Niflheim is one of the nine worlds in norse mythology, or rather, cosmology. The nine worlds are connected by Yggdrasil, a giant ash tree located at the centre of the norse universe, Asgard. Niflheim is part of the underworld, at the bottom of the tree trunk, at the end of one of the roots.
According to the Gylfaginnir, Snorri Sturluson’s writings on the Creation, it all started with ice and fire. On the one hand, Niflheim, a world of eternal permafrost and fog, and on the other Muspellsheim, an ocean of flames. Between these worlds laid a vast void, a bottomless pit carrying the name Ginnungagap. It was within this void life began.
As heat and cold started interacting, the snow started melting. An immense shape came together, awoken by the flames. It’s name was Ymer, the largest creature ever to have been given life. But the water also created another being, a huge cow named Audhumla. Rivers of milk from her teets was able to feed Ymer. Strangely enough, Audhumla began to lick the salty and frosted stones that surrounded her and Ymer. The cow discovered strains of hair as it licked, and soon a face started emerging from the rock.
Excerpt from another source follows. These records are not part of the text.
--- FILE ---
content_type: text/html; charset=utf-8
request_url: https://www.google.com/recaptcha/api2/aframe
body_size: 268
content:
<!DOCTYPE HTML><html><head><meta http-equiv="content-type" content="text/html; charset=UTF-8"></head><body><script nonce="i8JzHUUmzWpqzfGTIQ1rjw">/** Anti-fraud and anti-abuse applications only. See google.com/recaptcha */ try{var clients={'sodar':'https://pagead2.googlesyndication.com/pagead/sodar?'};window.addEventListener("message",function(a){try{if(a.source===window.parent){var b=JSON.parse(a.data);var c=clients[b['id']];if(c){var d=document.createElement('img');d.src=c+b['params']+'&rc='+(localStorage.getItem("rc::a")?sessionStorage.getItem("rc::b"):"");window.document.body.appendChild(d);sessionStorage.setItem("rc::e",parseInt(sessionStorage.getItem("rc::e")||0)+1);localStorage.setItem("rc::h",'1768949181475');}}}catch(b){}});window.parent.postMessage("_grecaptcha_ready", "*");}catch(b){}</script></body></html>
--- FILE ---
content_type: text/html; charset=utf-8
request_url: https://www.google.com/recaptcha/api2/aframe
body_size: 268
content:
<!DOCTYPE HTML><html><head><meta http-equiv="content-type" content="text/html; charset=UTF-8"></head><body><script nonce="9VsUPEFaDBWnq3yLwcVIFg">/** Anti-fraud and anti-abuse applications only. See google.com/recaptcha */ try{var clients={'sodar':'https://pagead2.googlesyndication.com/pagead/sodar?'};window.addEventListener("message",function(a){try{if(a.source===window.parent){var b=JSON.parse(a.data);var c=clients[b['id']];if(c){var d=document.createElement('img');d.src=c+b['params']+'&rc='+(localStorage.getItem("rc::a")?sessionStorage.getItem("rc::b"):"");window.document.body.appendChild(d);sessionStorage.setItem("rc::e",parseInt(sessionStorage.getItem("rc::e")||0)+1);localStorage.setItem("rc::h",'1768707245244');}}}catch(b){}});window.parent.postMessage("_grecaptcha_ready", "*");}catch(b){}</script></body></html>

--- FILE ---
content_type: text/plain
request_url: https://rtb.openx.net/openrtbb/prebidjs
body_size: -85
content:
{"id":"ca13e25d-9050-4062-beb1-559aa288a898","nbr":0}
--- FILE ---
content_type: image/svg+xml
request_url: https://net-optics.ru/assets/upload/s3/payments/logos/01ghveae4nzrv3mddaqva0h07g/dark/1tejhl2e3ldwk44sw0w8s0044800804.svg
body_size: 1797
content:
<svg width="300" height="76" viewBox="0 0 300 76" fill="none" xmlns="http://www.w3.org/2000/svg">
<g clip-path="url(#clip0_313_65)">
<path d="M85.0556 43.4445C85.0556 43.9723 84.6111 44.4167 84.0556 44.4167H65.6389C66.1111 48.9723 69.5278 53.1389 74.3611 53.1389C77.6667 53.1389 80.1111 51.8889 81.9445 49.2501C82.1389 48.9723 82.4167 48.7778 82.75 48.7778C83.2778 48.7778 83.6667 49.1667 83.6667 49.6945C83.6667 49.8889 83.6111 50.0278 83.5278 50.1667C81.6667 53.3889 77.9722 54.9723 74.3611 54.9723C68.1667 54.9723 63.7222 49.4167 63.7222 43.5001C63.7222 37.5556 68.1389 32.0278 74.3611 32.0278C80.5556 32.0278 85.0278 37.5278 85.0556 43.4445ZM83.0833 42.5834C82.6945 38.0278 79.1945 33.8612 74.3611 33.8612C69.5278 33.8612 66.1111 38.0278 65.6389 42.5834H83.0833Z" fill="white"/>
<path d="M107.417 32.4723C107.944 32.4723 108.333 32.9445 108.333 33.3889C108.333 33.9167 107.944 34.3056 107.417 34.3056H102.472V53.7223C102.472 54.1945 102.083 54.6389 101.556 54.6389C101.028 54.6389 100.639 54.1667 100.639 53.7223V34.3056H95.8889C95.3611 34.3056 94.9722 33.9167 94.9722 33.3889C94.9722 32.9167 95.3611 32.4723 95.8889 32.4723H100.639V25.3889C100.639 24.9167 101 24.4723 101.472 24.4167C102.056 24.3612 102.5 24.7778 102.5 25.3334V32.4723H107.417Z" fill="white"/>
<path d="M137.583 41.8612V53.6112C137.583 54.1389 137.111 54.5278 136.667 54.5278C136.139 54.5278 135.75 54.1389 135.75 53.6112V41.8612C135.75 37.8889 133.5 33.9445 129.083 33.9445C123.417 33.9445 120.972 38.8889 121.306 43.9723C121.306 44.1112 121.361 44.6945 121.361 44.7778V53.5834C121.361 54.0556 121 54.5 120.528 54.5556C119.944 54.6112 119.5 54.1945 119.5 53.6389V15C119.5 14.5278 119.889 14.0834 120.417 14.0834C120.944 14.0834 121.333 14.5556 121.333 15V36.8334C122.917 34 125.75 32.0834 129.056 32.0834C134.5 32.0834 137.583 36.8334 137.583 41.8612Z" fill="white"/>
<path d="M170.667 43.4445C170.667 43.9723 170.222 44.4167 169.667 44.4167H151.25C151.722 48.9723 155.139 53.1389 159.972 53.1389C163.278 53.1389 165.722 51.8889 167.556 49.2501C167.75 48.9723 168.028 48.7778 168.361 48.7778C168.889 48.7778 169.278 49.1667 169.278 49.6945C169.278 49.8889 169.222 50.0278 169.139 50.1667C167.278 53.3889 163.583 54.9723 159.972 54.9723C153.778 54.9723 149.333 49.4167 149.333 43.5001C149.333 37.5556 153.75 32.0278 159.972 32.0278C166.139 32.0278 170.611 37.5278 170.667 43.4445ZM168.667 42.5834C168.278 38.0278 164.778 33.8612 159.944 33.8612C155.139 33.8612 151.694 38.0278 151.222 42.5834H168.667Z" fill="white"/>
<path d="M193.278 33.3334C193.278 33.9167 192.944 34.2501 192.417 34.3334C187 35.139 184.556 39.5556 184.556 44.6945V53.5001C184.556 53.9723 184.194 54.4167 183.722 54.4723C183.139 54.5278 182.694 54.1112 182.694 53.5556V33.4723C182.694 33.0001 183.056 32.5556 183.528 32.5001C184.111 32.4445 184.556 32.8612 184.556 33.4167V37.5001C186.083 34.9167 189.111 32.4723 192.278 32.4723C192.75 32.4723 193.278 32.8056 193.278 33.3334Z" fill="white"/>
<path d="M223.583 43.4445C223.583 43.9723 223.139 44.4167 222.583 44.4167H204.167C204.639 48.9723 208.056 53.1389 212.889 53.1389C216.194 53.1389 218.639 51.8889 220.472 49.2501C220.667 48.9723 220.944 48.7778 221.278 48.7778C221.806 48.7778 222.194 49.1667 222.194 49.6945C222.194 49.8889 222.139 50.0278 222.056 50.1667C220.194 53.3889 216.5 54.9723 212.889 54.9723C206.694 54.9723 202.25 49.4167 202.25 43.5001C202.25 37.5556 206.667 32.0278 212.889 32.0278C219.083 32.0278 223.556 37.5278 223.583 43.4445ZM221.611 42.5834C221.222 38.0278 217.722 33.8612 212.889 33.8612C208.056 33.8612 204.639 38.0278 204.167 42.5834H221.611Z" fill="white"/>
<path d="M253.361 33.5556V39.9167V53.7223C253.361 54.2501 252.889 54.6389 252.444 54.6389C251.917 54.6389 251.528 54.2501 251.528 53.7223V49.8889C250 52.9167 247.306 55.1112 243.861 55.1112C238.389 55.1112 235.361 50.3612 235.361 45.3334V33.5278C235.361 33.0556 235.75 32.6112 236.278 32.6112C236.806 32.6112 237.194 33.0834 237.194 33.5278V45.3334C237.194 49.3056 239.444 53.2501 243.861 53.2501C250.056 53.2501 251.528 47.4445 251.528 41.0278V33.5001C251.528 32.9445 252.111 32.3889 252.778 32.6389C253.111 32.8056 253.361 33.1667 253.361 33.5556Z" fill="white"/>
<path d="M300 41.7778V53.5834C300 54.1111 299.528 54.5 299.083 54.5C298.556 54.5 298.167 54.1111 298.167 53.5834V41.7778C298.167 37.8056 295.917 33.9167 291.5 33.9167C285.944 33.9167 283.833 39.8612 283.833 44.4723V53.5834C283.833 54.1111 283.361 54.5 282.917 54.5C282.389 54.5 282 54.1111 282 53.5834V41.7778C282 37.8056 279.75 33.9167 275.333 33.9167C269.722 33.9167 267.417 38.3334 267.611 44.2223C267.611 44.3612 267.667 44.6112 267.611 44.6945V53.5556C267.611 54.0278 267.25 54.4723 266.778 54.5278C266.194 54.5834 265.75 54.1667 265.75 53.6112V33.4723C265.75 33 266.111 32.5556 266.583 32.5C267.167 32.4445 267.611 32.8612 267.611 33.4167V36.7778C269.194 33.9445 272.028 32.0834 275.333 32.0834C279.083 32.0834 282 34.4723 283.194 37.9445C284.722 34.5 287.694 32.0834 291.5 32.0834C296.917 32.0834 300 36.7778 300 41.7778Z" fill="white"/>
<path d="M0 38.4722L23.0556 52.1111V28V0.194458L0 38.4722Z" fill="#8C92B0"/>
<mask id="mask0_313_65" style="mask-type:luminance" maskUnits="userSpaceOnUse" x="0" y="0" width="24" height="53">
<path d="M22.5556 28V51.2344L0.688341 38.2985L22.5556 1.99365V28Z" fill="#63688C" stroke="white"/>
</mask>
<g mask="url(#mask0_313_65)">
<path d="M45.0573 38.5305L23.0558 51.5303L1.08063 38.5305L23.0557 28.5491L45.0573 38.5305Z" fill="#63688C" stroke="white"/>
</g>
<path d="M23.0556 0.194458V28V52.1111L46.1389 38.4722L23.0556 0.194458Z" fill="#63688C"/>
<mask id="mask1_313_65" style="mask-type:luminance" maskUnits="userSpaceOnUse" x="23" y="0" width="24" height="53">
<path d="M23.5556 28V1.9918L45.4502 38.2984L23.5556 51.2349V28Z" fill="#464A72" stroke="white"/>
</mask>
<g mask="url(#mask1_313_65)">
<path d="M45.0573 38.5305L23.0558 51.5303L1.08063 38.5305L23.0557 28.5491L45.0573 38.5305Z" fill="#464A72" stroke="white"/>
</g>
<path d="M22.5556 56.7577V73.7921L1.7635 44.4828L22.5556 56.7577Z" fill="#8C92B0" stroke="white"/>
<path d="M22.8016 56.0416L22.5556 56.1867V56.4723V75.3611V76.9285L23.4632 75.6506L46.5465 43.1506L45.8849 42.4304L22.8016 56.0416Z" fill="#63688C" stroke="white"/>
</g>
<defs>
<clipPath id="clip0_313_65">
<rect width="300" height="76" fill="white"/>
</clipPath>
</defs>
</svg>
As days went by, Audhumla had released a large man from the rocks. His name was Bure, the forefather of all the gods.
The giant Ymer made his own children. From his perspiration while sleeping, he gave birth to a man and a woman in his armpit. Then his feet started mating, and bore a son with six heads. His line of descendants would be known as the jotuns, or trolls if you like. The children of Ymer lived in harmony together, as they copulated and produced offspring. Odin was the grandson of Bure, the child of Bor and the jotun Bestla.
But the jotuns just kept breeding, and soon they were everywhere. Odin, assisted by his brothers Vile and Ve, rioted against Ymer and his kin. A mighty struggle ensued, but they were able to kill the giant. A tsunami of blood flooded the Aesir’s enemies, and drowned all except two. It seems that even the cow was flushed down the drain of Ginnungagap. The Aesir went on to drag Ymer over the gap, thus plumbing it. Odin and his brothers are then shaping the world upon his corpse.
His blood becomes the ocean, his meat is the land, his bones are made into rocks and mountains and his hair are the basis for grass and trees. They even use his brains for clouds. And the sky? It’s the interior of Ymers cranium. And the stars at night are small flares captured from Muspellsheim. Worms emerged from the dead body, and they were the origin of dwarves. Four of them are chosen to support the massive skull, and their names are North, West, East and South. The world was disc-shaped, with a centralized landmass, surrounded by water.
In the beginning, all was thundra and forest – but the Aesir changed the land according to their tastes. Once, while Odin and his brothers wandered along the shores, they came across two wooden trunks. For some reason, the aesir gave them life, and thus created the first humans. Ask and Embla. They installed the couple in Midgard, the world of men, and created the world of gods as well, Asgard, a heavily fortified castle – only accessible through a bridge, the rainbow Bifrost. Asgard was placed in the very middle of the world, in the center of Midgard. Here they planted the tree known as Yggdrasil, and as long as the branches and leaves were healthy, the world would remain. The Aesir also raised defensive walls around Midgard. Who knew what evil lurked beyond it’s border? The lands of Utgard and Jotunheim was inhabitated by the foul jotuns and trolls.